◆ **SUPPLIED DATA**:

---

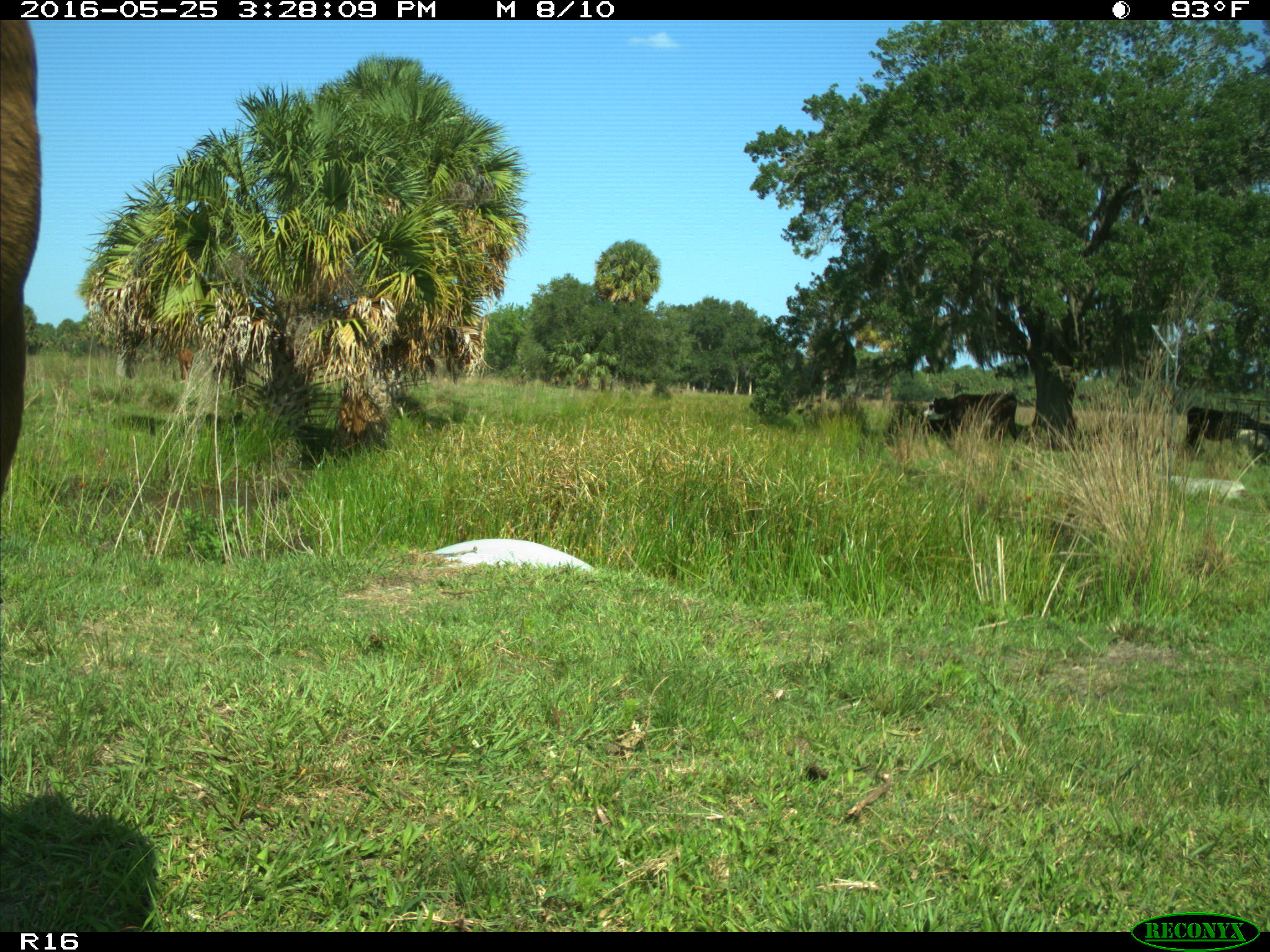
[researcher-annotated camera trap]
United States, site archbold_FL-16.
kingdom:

---

Output the full listing verbatim, but drop the images.

[researcher-annotated camera trap]
United States, site archbold_FL-16.
kingdom:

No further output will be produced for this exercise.